### Material provided
────────────────────────────────────────
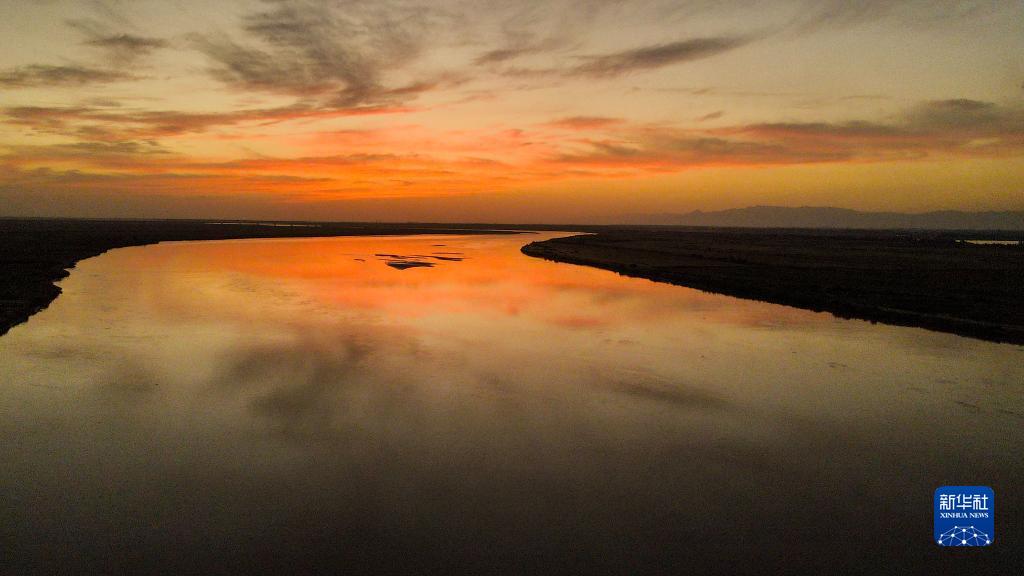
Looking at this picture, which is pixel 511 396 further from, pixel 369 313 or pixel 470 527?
pixel 369 313

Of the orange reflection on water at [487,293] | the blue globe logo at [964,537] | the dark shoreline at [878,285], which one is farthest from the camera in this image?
the orange reflection on water at [487,293]

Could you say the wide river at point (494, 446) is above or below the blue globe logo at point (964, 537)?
above

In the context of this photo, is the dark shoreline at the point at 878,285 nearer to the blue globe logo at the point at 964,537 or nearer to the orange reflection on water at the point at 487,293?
the orange reflection on water at the point at 487,293

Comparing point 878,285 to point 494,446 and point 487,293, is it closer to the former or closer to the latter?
point 487,293

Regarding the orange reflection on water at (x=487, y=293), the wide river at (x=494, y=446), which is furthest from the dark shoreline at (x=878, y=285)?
the wide river at (x=494, y=446)

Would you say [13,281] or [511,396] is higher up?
[13,281]

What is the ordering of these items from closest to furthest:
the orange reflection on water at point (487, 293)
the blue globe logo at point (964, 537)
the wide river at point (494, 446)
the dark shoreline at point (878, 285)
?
the wide river at point (494, 446), the blue globe logo at point (964, 537), the dark shoreline at point (878, 285), the orange reflection on water at point (487, 293)

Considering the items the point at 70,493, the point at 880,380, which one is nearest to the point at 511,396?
the point at 70,493

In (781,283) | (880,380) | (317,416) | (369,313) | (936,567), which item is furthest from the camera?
(781,283)
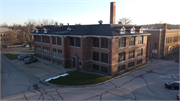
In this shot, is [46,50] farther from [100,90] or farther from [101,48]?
[100,90]

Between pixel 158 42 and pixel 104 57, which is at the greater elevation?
pixel 158 42

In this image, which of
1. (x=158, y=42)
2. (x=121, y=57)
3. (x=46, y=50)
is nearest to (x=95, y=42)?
(x=121, y=57)

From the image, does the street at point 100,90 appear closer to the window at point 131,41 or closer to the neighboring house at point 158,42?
the window at point 131,41

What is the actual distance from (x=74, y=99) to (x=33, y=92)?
649cm

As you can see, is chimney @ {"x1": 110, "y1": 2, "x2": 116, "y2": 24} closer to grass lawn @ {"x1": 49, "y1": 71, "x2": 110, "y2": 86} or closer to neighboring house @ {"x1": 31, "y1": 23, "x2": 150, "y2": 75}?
neighboring house @ {"x1": 31, "y1": 23, "x2": 150, "y2": 75}

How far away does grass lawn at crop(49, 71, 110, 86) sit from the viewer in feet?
72.3

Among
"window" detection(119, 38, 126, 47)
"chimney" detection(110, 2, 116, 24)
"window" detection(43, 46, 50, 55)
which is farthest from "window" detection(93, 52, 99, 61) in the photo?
"window" detection(43, 46, 50, 55)

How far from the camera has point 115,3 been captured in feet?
102

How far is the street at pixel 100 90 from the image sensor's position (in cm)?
1772

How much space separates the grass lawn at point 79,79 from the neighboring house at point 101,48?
2883mm

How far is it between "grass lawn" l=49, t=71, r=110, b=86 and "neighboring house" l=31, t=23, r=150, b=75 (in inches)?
114

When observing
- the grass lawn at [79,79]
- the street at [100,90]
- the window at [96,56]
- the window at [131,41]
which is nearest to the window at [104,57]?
the window at [96,56]

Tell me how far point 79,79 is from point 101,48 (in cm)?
771

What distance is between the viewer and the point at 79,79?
23.3 m
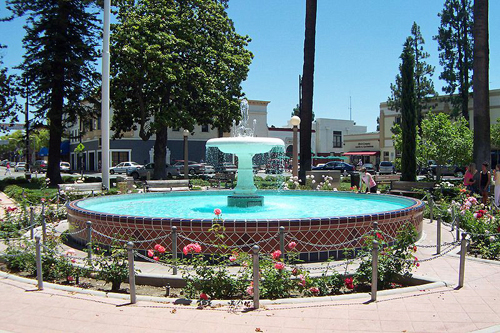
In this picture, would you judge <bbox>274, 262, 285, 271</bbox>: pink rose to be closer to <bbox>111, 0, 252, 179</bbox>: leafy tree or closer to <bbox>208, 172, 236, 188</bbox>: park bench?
<bbox>208, 172, 236, 188</bbox>: park bench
────────────────────────────────────────
### Instruction
Retype the items from the line containing "In this shot, is" through the end of the items, inclusive, leaving out the pictures.

### Solution for this problem
In this shot, is [46,50] farther from [100,90] or farther from [101,48]?
[100,90]

Between pixel 158 42 and pixel 104 57, which is at the greater elevation?
pixel 158 42

In this image, which of
1. (x=158, y=42)
2. (x=121, y=57)
3. (x=46, y=50)
is nearest to (x=95, y=42)?
(x=121, y=57)

From the image, does the street at point 100,90 appear closer to the window at point 131,41 or closer to the neighboring house at point 158,42?
the window at point 131,41

What is the actual distance from (x=74, y=99) to (x=33, y=92)?
649cm

As you can see, is chimney @ {"x1": 110, "y1": 2, "x2": 116, "y2": 24} closer to grass lawn @ {"x1": 49, "y1": 71, "x2": 110, "y2": 86} or closer to neighboring house @ {"x1": 31, "y1": 23, "x2": 150, "y2": 75}?
neighboring house @ {"x1": 31, "y1": 23, "x2": 150, "y2": 75}

How far away does grass lawn at crop(49, 71, 110, 86) sit from the viewer in feet?
72.3

Among
"window" detection(119, 38, 126, 47)
"chimney" detection(110, 2, 116, 24)
"window" detection(43, 46, 50, 55)
which is farthest from "window" detection(93, 52, 99, 61) in the photo?
"window" detection(43, 46, 50, 55)

How far from the camera has point 115,3 been captured in feet?
102

How far is the street at pixel 100 90 from the image sensor's position (in cm)?
1772

How much space separates the grass lawn at point 79,79 from the neighboring house at point 101,48?
2883mm

How far is it between "grass lawn" l=49, t=71, r=110, b=86 and "neighboring house" l=31, t=23, r=150, b=75 (in inches)?
114

When observing
- the grass lawn at [79,79]
- the street at [100,90]
- the window at [96,56]
- the window at [131,41]
which is nearest to the window at [104,57]?
the window at [96,56]

Tell me how far point 79,79 is from point 101,48 (in cm)?
771

What distance is between the viewer and the point at 79,79?
23.3 m
In this picture, would you judge <bbox>274, 262, 285, 271</bbox>: pink rose to be closer to <bbox>111, 0, 252, 179</bbox>: leafy tree or closer to <bbox>208, 172, 236, 188</bbox>: park bench?
<bbox>208, 172, 236, 188</bbox>: park bench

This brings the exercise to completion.